If you haven’t created a Personal Access Token (PAT) that has read/write access to Packages yet, do so now.

Pipeline setup


I created a different build for each package in the project.
The source will be the git repository hosting the project. This way the first thing that will happen is the project code will be downloaded to the build agent. We’ll need to reference the files for building the package around whatever we download as well as to check the current version we last built versus the current public version.
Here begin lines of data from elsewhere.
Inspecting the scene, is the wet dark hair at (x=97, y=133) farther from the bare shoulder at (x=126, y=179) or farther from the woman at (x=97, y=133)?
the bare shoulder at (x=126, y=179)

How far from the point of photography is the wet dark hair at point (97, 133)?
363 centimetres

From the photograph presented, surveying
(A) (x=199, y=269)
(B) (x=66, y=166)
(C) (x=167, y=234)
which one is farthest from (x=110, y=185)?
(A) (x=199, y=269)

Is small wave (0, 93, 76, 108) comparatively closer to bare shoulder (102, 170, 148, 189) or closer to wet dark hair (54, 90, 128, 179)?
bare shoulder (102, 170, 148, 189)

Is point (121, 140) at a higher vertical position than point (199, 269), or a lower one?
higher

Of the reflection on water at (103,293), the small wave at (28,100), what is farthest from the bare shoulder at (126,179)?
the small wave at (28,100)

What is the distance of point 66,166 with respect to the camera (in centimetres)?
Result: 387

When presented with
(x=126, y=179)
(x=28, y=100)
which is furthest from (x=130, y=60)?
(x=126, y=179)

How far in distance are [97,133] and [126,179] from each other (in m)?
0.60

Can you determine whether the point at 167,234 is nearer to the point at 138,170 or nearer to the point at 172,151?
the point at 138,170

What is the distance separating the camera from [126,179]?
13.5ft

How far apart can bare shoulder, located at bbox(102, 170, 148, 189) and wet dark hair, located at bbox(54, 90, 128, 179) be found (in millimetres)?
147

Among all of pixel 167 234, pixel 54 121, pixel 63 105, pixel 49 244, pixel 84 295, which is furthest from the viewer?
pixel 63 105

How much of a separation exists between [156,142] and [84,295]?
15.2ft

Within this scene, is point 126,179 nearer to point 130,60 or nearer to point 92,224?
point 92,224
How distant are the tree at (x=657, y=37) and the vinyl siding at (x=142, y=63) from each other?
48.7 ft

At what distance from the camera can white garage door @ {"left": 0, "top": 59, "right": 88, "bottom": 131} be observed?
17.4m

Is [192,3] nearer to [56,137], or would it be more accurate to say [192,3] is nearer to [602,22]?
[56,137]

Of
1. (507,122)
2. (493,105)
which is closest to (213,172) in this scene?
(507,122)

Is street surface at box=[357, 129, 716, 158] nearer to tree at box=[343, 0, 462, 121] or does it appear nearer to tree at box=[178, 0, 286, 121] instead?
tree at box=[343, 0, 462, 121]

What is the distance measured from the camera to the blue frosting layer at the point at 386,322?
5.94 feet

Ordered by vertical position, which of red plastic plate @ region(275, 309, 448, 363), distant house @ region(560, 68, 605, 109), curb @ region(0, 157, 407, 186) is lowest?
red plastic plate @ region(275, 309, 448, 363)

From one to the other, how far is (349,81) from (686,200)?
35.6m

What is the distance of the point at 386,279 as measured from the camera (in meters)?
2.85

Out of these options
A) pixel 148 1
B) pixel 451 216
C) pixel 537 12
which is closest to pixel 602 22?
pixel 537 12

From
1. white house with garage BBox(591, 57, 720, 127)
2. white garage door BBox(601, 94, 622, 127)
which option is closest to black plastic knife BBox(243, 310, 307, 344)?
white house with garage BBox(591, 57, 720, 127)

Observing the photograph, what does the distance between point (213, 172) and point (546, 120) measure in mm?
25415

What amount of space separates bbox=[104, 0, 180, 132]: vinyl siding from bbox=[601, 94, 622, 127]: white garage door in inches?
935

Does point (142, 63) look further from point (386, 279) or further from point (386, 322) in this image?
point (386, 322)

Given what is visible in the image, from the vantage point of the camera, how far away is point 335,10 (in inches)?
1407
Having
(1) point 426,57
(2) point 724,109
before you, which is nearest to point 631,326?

Step 1: PowerShell Script: Build package


You can inline the code from #1 in a PowerShell build task. If it’s determined a new package is available, the script will download the latest version and build the Chocolatey package from it.

Step 2: NuGet: Push to feed


Originally I want to make everything into a single PowerShell script and just use that but I wasn’t able to get the authentication working using the ApiKey parameter along with a Personal Access Token. Luckily using the existing NuGet build task worked fine. Use the command from #2 and select custom as the type. Additionally we don’t want this step to run if a new package wasn’t built, so to prevent that expand Control Options on the task and then Custom Conditions. Then use this to check the Pipeline Variable created in step #1 to determine if the task should run or not with this snippet.

eq(variables['ContinueUpdate'], 'true')


Step 3: PowerShell Script: Commit Updates


Inline the code from #3 in another PowerShell task to make sure your updated .nuspec file gets back into source control so it can be used next time the process runs. You’ll also want to make sure that your .gitignore file excludes .zip and .nupkg files so we don’t accidently store redundant copies of those. Don’t forget to add the same Control Option change as step 2.

Step 4: Build Triggers


The last thing is to set up a schedule so it keeps itself updated, this can be done from the Triggers tab inside the build. I’m using the free hosted agent and it doesn’t allow parallel builds so I staggered the start times on the day of the week I have this running on. You could very well run them all at the same time and they’d just queue up and run one at a time anyway.

Done!

Chocolatey GUI


Here’s what you end up with after all this work. Click install and you’ll have the latest version of the tool installed in a few seconds. Click uninstall and with any luck (if you cleaned up after yourself properly) everything will be gone.





To connect to Azure DevOps go to Settings and then Sources.
  • Id: Display name for the feed
  • Source: The v2 Azure DevOps feed url
  • Username: Anything
  • Password: The Personal Access Token created earlier (or a different one with Read access to Packages). Using the normal username / password combination wasn’t working here.

A few other notes


The download counts, package size, or package image don’t get displayed. That seems to be an issue between Chocolatey GUI and Azure DevOps. Setting up a feed from a different private NuGet source didn’t do this.